Stated task » List every line from the listing below that contains the word "patch".

--

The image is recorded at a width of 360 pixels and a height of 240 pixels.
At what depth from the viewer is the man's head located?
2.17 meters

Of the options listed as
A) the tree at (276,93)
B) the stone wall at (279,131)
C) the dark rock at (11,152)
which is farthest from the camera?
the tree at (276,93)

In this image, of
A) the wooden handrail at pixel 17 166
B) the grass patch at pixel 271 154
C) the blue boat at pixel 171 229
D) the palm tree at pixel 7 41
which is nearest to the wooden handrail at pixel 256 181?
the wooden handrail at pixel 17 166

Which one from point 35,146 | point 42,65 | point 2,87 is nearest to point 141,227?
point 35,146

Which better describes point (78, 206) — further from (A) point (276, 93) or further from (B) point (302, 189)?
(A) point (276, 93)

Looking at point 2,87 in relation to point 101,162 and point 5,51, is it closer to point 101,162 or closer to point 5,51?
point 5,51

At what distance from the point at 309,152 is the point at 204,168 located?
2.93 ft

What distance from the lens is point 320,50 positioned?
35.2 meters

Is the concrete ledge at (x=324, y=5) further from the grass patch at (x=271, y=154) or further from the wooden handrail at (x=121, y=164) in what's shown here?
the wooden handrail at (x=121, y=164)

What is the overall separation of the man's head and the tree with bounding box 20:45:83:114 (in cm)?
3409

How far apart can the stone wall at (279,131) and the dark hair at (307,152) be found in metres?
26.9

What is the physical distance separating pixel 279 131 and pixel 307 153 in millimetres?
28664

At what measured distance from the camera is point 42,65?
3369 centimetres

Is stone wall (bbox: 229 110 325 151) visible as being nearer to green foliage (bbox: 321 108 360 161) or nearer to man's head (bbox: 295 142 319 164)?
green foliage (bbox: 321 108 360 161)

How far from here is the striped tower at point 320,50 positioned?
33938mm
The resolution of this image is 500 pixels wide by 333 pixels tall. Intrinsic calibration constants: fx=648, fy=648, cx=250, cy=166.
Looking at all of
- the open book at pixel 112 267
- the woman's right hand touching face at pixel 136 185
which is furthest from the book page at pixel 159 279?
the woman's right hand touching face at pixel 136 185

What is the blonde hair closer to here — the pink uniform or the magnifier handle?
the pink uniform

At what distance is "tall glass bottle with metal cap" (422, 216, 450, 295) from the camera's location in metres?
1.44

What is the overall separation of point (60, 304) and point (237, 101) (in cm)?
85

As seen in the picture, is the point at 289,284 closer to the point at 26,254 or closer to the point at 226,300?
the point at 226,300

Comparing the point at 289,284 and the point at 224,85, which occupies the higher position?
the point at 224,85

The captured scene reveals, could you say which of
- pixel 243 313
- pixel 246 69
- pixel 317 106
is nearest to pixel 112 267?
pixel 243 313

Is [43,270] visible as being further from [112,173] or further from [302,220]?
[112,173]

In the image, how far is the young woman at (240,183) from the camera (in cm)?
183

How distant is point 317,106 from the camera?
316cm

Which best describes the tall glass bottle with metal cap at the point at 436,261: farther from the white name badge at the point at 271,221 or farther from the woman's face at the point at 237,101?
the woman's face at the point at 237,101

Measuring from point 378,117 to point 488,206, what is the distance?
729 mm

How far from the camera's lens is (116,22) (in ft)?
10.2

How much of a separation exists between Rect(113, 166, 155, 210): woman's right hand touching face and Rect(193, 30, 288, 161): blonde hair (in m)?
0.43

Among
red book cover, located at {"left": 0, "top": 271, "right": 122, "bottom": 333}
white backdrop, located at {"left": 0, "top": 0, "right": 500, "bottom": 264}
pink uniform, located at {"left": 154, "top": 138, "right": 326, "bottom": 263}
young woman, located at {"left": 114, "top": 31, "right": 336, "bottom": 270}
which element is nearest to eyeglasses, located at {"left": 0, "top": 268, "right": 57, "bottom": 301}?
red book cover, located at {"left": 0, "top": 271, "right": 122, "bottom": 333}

--

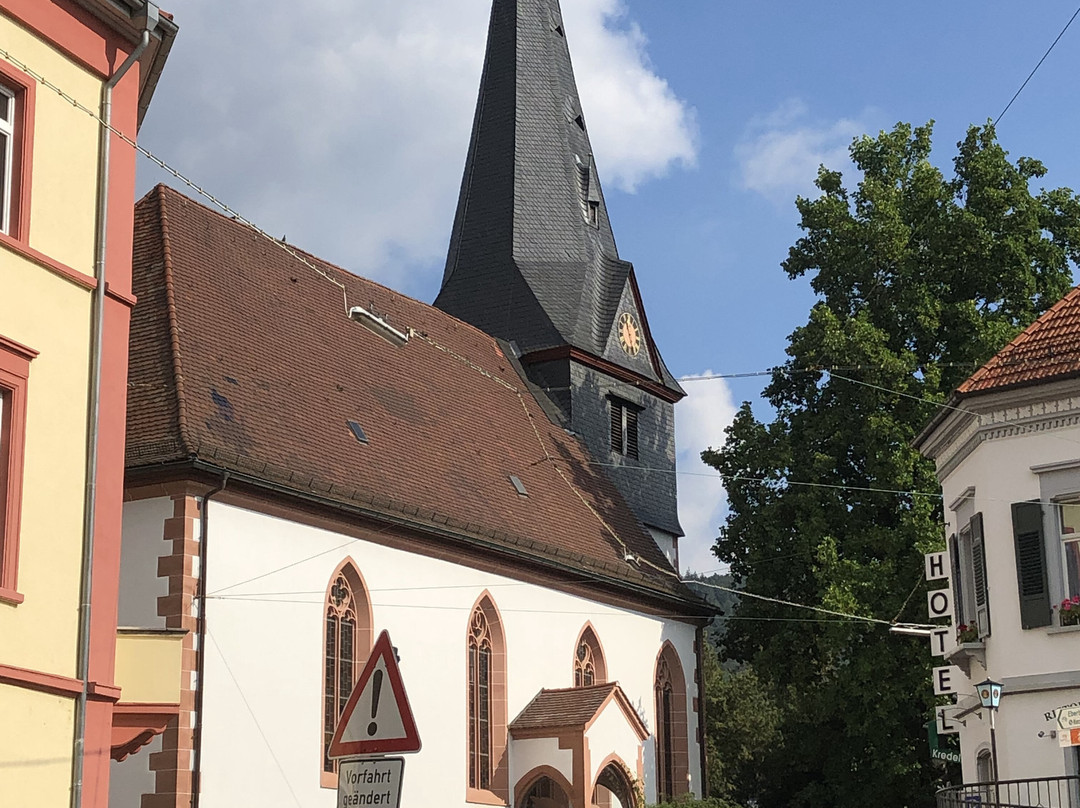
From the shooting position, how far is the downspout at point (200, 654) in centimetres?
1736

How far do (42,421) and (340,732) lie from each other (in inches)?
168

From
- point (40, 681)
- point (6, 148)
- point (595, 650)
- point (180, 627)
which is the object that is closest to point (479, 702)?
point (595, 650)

--

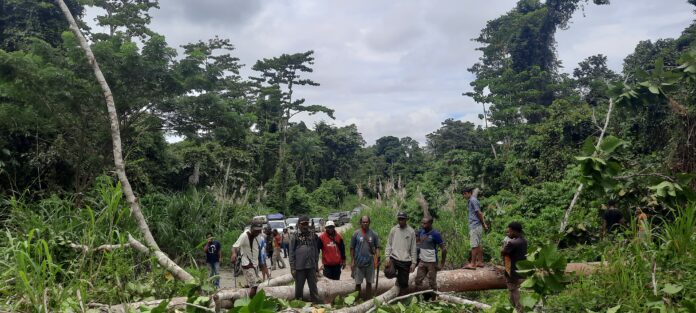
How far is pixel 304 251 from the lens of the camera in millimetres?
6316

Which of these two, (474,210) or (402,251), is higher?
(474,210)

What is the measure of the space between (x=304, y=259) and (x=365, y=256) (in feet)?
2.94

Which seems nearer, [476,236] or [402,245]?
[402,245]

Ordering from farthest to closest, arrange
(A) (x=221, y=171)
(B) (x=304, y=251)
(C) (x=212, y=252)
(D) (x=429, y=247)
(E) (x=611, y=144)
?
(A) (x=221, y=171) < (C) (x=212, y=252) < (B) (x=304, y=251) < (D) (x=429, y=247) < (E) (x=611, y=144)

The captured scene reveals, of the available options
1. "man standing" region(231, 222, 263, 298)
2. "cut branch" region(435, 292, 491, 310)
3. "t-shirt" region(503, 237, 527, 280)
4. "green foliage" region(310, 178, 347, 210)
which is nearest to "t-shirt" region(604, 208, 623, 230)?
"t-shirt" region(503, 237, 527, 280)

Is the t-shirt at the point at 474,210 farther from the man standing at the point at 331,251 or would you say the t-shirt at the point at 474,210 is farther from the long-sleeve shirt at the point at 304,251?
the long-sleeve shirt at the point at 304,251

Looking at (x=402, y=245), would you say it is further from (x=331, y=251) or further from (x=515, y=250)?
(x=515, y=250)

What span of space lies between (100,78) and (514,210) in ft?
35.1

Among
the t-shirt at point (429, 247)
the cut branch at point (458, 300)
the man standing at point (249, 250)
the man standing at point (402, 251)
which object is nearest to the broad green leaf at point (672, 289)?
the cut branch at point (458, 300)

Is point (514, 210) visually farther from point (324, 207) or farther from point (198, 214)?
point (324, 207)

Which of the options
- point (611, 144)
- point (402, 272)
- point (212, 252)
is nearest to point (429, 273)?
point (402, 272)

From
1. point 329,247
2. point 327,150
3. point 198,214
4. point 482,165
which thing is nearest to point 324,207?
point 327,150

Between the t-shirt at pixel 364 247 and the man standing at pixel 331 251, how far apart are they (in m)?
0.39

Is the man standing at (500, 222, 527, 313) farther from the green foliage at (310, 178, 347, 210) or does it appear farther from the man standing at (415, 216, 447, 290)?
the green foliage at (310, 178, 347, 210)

--

Result of this exercise »
B) the grass patch at pixel 271 154
Is the concrete ledge at (x=324, y=5) further from the grass patch at (x=271, y=154) or further from the wooden handrail at (x=121, y=164) in what's shown here?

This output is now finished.